[Collected data entries]

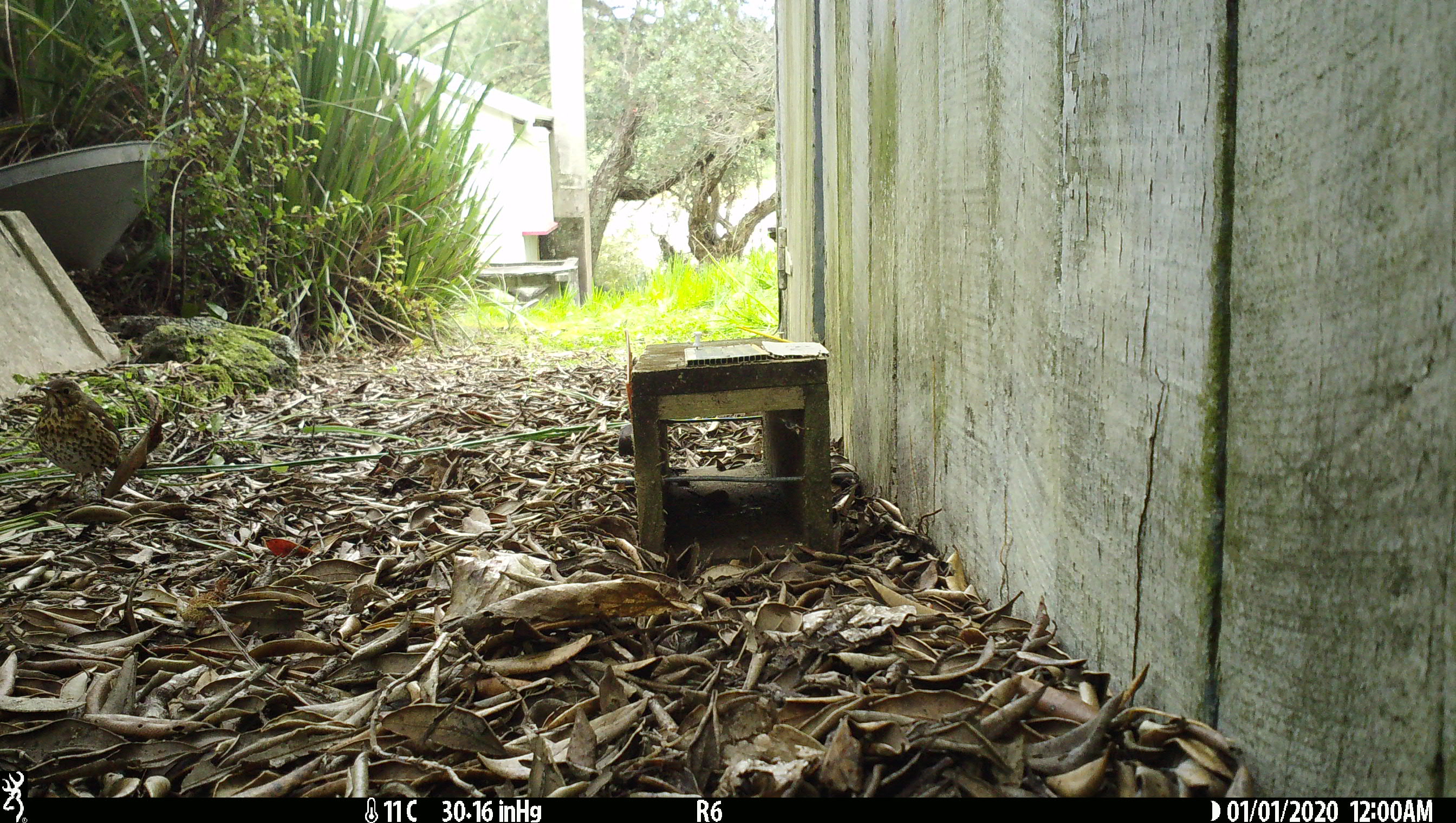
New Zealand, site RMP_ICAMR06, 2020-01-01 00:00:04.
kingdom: Animalia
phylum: Chordata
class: Aves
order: Passeriformes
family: Turdidae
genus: Turdus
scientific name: Turdus philomelos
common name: song thrush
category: thrush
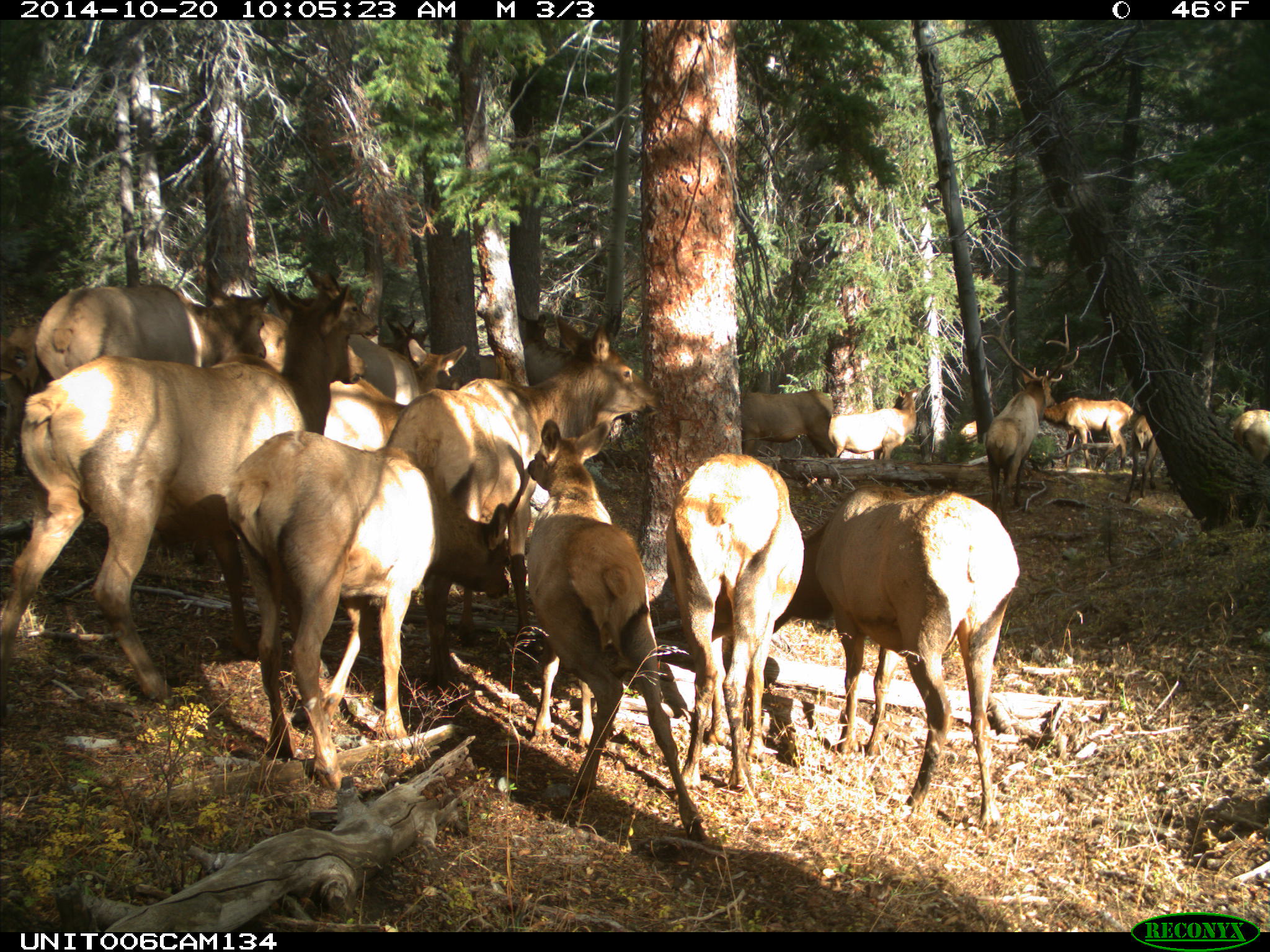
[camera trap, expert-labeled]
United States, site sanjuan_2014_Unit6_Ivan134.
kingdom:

REQUIRED WORK: Write all the entries again word for word, minus the pictures.

RESPONSE TO THIS TASK:
New Zealand, site RMP_ICAMR06, 2020-01-01 00:00:04.
kingdom: Animalia
phylum: Chordata
class: Aves
order: Passeriformes
family: Turdidae
genus: Turdus
scientific name: Turdus philomelos
common name: song thrush
category: thrush
[camera trap, expert-labeled]
United States, site sanjuan_2014_Unit6_Ivan134.
kingdom:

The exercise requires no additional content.